When in November, 2010 the citizens of Arizona passed SB 1070 by an overwhelming majority in a state wide referendum, there were many who proclaimed it a turning point in the nation’s consciousness about illegal immigration. After all, a measure which sought to crack down on rampant border crossings by forcing suspected illegal aliens to confirm their status, would seem a natural reaction for any polity seeking to reinforce key concepts of citizenship.
And indeed the expectation that States would finally take action in the spirit of SB 1070 was quickly reinforced with over 20 states vowing, in one way or another, to follow Arizona’s lead. Most particularly, initiatives sprung forth in Utah, Indiana, Kentucky and Georgia. The anti-illegal immigrant sentiment had gained momentum from a sense among ordinary citizens that their own taxes are being used to support those whose loyalties do not attach to this country and who saw the federal government as helpless in preventing the crime and dependency that has come with the flood of Central Americans streaming across our borders.
Yet the measures introduced by many of the conservatives who swept to power in state wide elections in 2010 are failing. They have come up against not so much Federal opposition ( SB 1070 is headed for review in the U.S. Supreme Court in the next few months) but against businesses, police and community activists who have banded together in an odd coalition to stymie reform of a broken system.
Why, one might ask, has Georgia’s House Bill 87, which seeks to crack down on illegal immigration and has squeaked through the state House of Representatives, failed to win the endorsement of the same Republican governor who promised his support for exactly such a measure during the 2010 election? Why has Utah watered down its own anti-illegal immigration law which now only requires immigration checks of people arrested for felonies and serious misdemeanors and has passed a ” guest worker” ID program which looks suspiciously to many like amnesty?
The answer is that Americans, wherever, they live, have grown too comfortable and complacent with the cheap labor that comes from the ready supply from an illegal immigrant work force. After decades of delegating the menial urban tasks of our society – including house cleaning, gardening and handiwork- to outsiders and our rural jobs such as harvesting, many Americans, including our small business owners, have forgotten that if the bedrock of our labor force is not American but foreign, we run the risk of future civil unrest which might one day rival the slave revolts of Rome or the current welfare dilemmas of Europe where huge populations of Muslim illegal immigrants demand the same rights of housing, health and education as their legal compatriots.

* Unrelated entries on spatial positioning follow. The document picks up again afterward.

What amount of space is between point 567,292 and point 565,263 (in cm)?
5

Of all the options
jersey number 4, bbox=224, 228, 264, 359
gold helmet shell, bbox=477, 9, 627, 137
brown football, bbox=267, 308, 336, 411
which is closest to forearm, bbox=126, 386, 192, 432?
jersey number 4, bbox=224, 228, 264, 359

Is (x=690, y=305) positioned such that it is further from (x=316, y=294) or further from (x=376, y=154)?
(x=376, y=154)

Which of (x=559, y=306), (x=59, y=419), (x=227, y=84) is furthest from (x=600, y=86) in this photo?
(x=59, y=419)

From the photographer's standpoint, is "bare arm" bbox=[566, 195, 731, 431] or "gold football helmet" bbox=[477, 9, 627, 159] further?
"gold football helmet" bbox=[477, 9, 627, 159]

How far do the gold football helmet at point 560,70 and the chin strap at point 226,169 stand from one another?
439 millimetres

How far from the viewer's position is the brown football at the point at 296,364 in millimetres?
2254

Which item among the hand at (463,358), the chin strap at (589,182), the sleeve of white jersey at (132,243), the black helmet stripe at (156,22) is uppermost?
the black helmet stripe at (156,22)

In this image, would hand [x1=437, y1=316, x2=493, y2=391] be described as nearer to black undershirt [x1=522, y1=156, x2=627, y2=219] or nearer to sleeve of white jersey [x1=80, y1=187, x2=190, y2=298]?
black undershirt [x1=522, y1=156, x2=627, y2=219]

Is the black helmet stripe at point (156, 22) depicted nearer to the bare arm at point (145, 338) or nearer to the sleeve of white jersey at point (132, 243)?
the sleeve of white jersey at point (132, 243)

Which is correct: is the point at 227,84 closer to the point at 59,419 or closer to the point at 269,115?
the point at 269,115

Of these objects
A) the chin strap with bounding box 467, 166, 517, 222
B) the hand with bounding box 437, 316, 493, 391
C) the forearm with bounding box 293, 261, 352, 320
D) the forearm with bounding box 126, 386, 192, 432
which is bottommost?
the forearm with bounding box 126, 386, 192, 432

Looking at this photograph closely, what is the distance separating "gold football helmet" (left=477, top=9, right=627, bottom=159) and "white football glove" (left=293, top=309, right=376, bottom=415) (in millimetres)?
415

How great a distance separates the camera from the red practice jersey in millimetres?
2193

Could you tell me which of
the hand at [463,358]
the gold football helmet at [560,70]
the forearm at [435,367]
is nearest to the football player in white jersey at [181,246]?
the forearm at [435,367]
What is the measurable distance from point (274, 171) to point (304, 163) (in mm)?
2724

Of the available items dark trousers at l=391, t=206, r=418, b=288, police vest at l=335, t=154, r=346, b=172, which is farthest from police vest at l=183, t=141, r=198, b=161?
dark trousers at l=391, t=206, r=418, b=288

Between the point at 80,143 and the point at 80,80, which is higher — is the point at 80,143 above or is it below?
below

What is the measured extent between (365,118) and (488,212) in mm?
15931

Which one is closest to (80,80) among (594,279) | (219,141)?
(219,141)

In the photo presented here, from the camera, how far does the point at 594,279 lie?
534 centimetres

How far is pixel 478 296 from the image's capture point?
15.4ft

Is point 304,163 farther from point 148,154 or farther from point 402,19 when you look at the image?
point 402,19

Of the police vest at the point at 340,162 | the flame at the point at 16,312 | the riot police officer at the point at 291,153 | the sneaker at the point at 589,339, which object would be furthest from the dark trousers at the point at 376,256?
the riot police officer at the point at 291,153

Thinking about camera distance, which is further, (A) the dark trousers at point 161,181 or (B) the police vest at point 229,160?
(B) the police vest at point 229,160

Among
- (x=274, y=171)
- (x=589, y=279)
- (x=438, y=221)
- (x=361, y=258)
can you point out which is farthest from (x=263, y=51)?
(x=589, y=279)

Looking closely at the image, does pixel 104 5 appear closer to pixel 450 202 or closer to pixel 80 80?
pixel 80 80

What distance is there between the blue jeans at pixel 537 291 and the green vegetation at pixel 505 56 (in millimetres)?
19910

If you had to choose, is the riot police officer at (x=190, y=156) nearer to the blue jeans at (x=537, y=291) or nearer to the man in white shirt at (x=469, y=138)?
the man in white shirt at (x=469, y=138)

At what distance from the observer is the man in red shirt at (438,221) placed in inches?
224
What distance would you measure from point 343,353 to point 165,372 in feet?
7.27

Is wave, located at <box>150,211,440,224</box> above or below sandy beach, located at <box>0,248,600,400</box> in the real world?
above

The problem is not simply America’s but one growing without control in almost every Western country. White guilt at the the range of luxury we enjoy combines with greed and complacency to set up a terrifying problem for future generations. It is a mark of potential societal collapse when a country’s citizens fail to attach any value to their own concept and view of that citizenship.
The failure of our political leadership at all levels of government in this country to stand behind a distinctive form of American identity poses as one of our most disquieting internal problems. Let’s pray for candidates in the 2012 elections who offer a clear sighted view of the immigration problems we have created for ourselves and a firm grasp of the draconian measures, such as the people of Arizona were forced to adopt, that now need to be taken to address them.